The Tongue and Speech
The muscular articulation that allows the tongue to guide food through mastication and deglutition also gives humans the ability to speak. The tongue is so vital an instrument of speech, it has become a metonym, or alternate term, for language. When people refer to their native or mother tongue or call an eloquent orator a "silver tongue," they are referring in part to the tongue's close connection to speech.
![]() Dominique Faget/AFP/Getty Images Children in a school near Brussels study Dutch and practice sounding out words. |
Phoneticians, people who study the sounds of speech, use the position of the tongue to classify universal vowel sounds. The traditional phonetics system used less precise descriptions like high vowel, heard in the "I" of "machine" or "U" of "rule," to describe the tongue's arch to the roof of the mouth. They also employed its counterpart, low vowel, heard in the "A" of "father" or "had," to describe a flat, low tongue position. Other descriptors, like mid vowel, front vowel and back vowel, helped provide a general understanding of the tongue's position in speech.
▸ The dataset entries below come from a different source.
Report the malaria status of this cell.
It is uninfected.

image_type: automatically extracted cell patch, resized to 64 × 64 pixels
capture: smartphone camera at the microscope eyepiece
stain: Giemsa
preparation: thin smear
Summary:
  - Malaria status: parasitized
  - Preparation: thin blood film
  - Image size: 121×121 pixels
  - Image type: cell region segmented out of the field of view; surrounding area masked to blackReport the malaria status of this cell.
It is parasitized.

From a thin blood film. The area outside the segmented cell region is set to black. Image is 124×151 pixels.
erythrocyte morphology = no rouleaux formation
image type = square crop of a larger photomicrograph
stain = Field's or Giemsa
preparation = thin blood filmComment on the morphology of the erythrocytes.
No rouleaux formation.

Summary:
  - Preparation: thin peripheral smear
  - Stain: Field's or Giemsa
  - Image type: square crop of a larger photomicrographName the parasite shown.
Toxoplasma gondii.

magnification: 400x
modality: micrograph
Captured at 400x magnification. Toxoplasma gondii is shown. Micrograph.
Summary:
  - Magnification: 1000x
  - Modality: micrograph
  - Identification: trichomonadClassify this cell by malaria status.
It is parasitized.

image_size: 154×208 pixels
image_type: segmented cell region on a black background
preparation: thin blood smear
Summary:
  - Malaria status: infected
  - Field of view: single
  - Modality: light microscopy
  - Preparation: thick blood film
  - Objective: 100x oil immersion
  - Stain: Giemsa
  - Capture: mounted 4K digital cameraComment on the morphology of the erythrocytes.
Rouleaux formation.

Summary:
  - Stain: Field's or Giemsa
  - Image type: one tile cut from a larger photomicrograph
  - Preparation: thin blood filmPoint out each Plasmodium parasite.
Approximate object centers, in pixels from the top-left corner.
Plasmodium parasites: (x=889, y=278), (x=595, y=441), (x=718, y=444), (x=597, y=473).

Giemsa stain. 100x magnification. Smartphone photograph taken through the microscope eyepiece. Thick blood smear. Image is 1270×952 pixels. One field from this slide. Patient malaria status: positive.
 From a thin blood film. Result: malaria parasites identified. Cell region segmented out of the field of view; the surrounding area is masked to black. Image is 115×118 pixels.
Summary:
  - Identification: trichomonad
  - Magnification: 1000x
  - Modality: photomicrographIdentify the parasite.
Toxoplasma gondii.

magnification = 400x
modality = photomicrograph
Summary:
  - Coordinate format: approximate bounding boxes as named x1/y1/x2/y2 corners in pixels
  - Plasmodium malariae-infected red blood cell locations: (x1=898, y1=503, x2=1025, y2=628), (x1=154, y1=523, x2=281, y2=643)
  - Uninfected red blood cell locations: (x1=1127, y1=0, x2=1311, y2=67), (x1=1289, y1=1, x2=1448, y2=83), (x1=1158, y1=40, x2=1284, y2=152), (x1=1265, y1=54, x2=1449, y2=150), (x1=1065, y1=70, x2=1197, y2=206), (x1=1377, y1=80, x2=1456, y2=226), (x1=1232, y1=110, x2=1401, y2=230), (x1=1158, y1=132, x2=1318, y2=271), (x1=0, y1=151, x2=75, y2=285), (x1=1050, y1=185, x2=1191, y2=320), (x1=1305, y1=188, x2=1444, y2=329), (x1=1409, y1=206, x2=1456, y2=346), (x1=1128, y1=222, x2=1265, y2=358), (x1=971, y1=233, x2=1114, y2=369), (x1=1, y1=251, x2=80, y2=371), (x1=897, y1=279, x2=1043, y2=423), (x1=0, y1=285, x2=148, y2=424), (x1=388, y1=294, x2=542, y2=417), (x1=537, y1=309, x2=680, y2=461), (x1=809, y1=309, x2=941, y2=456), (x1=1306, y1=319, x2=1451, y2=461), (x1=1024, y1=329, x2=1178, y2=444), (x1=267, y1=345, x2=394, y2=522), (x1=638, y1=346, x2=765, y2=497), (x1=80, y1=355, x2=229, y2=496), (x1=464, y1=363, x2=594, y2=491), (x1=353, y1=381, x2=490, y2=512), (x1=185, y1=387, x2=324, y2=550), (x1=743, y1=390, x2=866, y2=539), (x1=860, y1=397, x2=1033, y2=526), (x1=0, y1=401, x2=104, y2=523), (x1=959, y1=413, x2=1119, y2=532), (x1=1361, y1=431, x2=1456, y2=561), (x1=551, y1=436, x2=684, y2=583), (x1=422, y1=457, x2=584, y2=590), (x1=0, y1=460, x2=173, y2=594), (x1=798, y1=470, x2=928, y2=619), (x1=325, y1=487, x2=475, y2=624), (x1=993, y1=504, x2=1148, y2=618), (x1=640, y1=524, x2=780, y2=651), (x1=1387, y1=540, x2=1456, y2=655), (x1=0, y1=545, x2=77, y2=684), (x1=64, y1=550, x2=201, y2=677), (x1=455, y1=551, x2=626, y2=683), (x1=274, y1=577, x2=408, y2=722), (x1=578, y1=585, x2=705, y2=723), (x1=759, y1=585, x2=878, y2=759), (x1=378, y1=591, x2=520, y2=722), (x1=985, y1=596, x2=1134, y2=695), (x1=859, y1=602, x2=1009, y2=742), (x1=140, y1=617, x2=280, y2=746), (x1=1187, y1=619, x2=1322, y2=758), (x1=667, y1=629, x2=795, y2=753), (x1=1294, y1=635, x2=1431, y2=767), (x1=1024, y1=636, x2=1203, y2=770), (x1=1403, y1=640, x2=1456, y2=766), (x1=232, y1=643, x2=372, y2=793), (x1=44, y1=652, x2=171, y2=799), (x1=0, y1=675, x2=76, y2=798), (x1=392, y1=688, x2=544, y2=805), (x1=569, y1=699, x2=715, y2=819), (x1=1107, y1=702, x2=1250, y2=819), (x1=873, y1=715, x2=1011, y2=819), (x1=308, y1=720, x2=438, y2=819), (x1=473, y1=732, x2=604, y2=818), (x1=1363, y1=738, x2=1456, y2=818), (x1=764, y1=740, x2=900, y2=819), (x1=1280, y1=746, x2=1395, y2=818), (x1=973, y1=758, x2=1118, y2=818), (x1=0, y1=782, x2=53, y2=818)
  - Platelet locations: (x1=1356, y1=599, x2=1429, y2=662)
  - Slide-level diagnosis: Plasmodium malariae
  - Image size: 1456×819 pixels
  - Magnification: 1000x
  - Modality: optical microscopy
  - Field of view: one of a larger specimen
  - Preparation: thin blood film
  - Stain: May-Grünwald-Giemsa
However, the traditional system didn't account for the tongue's changing shape. A more modern system of eight cardinal vowels allows trained phoneticians to describe the vowels of any language. The cardinal vowel system plots the tongue's height and position toward the front or back of the mouth in relation to the other seven positions.
Malformations in the tongue can sometimes hinder speech. The lingual frenulum, a fold of mucous membrane that connects the tongue's underside to the floor of the mouth, is occasionally responsible for speech problems. The condition of a shortened membrane is called ankyloglossia, or more popularly, "tongue-tied." However, some medical studies debate the assumption that ankyloglossia affects normal speech [source: Encyclopaedia Britannica, "Tongue-tie"].